**Document:**
Wednesday, March 25, 2009

My Day Off.

I went a little psycho yesterday, a little bit cracked if you know what I mean. I think I was just a step away from those darn psycho moms you hear about every so often. Who knows what really triggers it, but suddenly I am gripping the broom with such force my knuckles are white and my jaw is clenched, screaming at Ethan to finish his last (of four, mind you) crackers with peanut butter and jelly on it or else...you know the routine. It's horrible. And in the back of my mind I am thinking, Crackers? Really? This is all for crackers?
So anyway as soon as Joey was out of the shower I told him, "Goodbye. I need time alone." And then I found my purse and I left without a second glance even though Ethan was crying, "But I wanna go with you!"
I didn't have any idea where I was going, but just to drive away felt so good.
I ended up spending lots of money because that is what I do when I crack. First stop, lunch. Got the whole meal, ate the whole bag of chips and loved every greasy, salty minute of it, and then sucked down the entire soda without one guilty thought. OK, so maybe one guilty thought. But I really enjoyed it.
Then over to Barnes and Nobles to get myself a proper journal. I have been writing in the cheapest neon green notebook you have ever seen, and I hate it. For one reason or another, even though writing is one of the most important things in the world to me, I had convinced myself that writing in that dumb journal was just a sacrifice I had to make. OH NO, not when you are a mother who has cracked. I bought the most beautiful, leather journal for a whopping twenty bucks and finally felt like myself when I wrote in it for the first time, instead of feeling like a student sitting in chemistry 101. It is interesting to see how my writing turned into my "To Do" lists in that disgusting green notebook. I can't wait to throw it away.
I didn't stop there, I also bought another journal with prompts. Sometimes these are so cheesy, but most of the time they really help to stir lost or forgotten memories.
And then on to the shoe store, where I didn't stop at one but bought two of the cutest sandals ever, and then a couple of pairs for Ethan because his shoes don't count, and what the heck, I also bought three pairs of earrings, and a ring. I was on such a roll, I decided to head over to Lowe's to look for paint samples for Ethan's new room, and the baby's nursery. And low and behold I bought two more decorating books.

**Requests:**
(1) Please answer these questions about the blog post:
(a) How many crackers was Ethan given in all?
(b) How much did the leather journal cost?
(c) What was the writer looking for at Lowe's?
(2) Write the next few paragraphs of the blog post about the day off, picking up right after the decorating books at Lowe's.
The listing isn't needed for any of this work.

**Data provided:**

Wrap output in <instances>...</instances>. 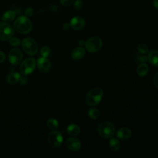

**Results for each task:**
(1)
(a) Four
(b) Twenty dollars
(c) Paint samples for Ethan's new room and the baby's nursery

(2)
I felt absolutely wonderful. New. Or old. Like before I was attached to anybody. I know it's the same old story, but it is as true as the bible: being a mom can make you feel like YOU don't exist. What replaces you is a cruel disciplinarian, a bitter housekeeper, a robot going through all the motions everyone needs you to go through to make life work.
I recently signed up on Facebook and realized how true this was in my life right now when I tried to think of "interests" and "activities" that weren't mommy related. Activities? Putting up and taking down train sets. Interests? I am interested in knowing how to make a three year old eat lunch without a melt down.
So pathetic.
I finished my "mommy day off" at Starbucks with a kid's hot chocolate, even though I really wanted my extra hot chai, but I had already passed my caffeine limited for being prego. You can't ever really escape mommy hood.
I looked at my painting books and pretended I was a designer, and that these were not my children I was picking paint for, but some other lonely mom out there who has no idea what she is doing, painting or otherwise. Then I got back in my car and drove the long drive back home.
Ethan was mad at me at first, and it hurt my feelings because I wanted to give him a hug. But he eventually gave in, and I squeezed my little boy.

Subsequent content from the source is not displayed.